The upstream guest_pebs feature has always been broken from my perspective,
but unfortunately I didn't get enough time to polish it (slow path, host/guest 
multiplexing,
live migration support, security defense), so I'm really glad that Google is 
seriously
considering using this or that PMU feature.

> 
>> you had urged to merge in a KVM document for vPMU, not sure how far
>> along that part of the work is.
> 
>>> Ouch.  And after chatting with Mingwei, who asked the very good question of
>>> "can this leak host state?", I am pretty sure that yes, this can leak host state.
>>
>> The Basic Info has a tsc field, I suspect it's the host-state-tsc.
> 
> It's not, the CPU offsets it correctly, at least on ICX (I haven't check scaling).

* GIVEN MATERIAL
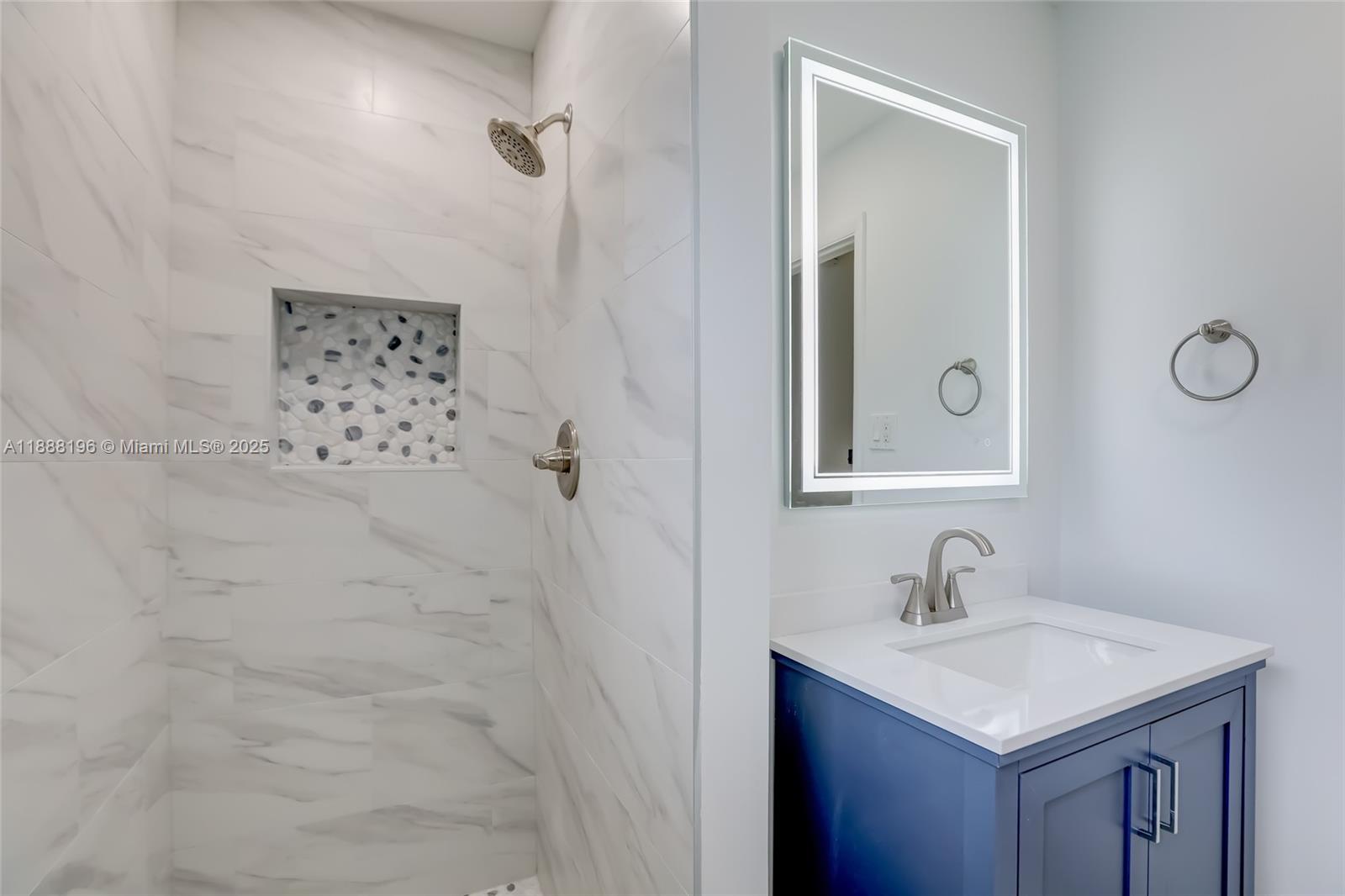 MANDARIN ISLE ADD - Residential Lease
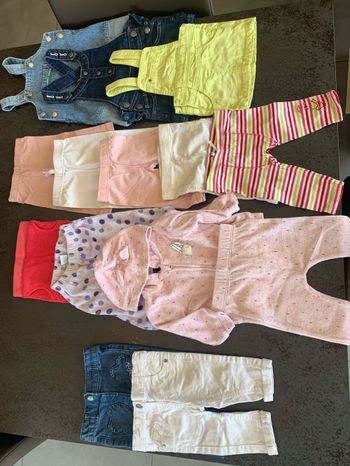 Lot 3 mois 25 pièces fille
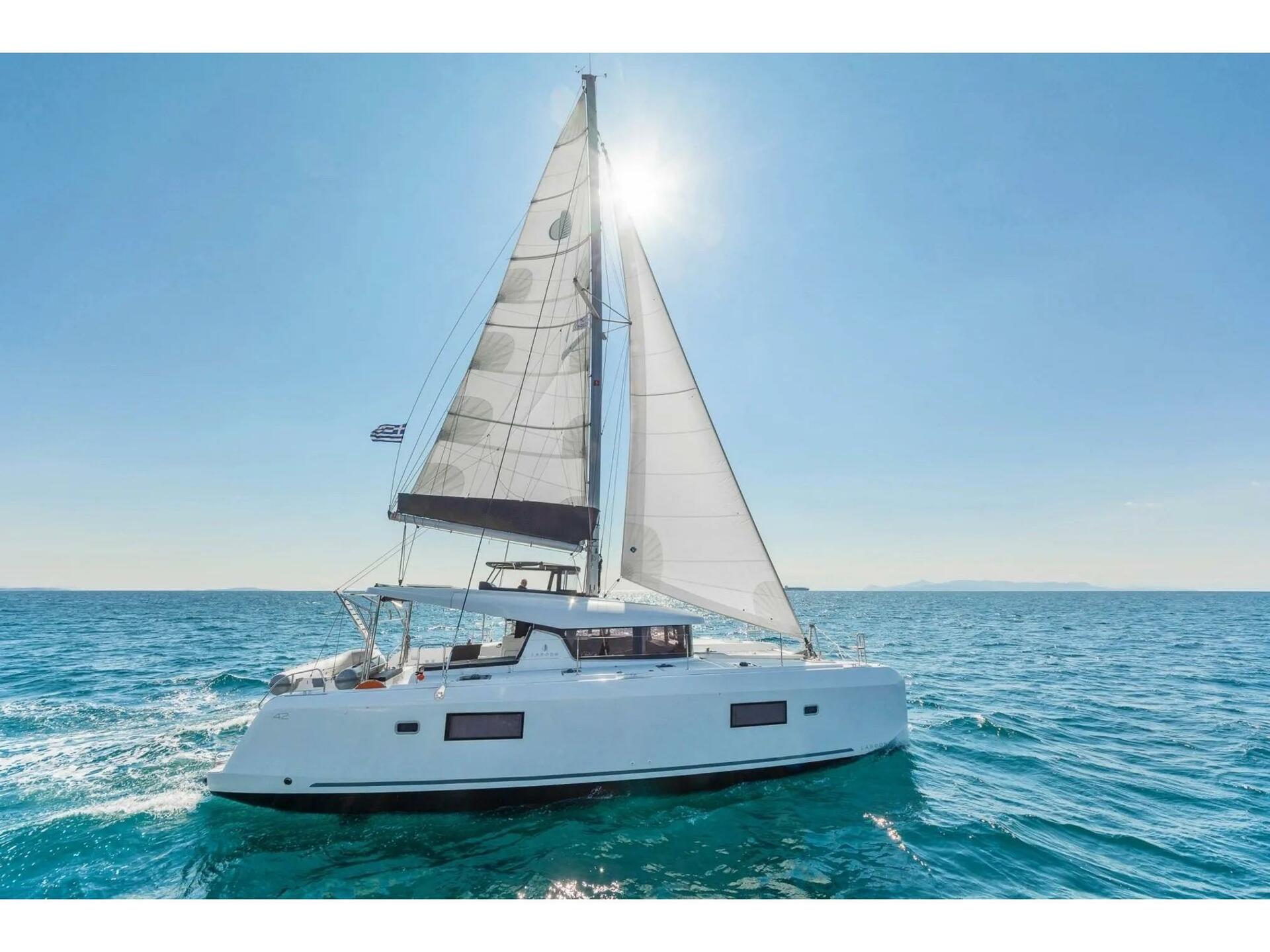 Lagoon 42 da Paralos Yachts em Lefkada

* EXERCISE REQUIREMENTS
Answer from the guest PEBS thread:
(a) Which company does the writer say is considering using the PMU feature?
(b) Who asked whether this can leak host state?
(c) On which CPU does the last reply say the tsc field is offset correctly?
The data has no connection to the guest PEBS thread.

* RESULT FOR THIS EXERCISE
(a) Google
(b) Mingwei
(c) ICX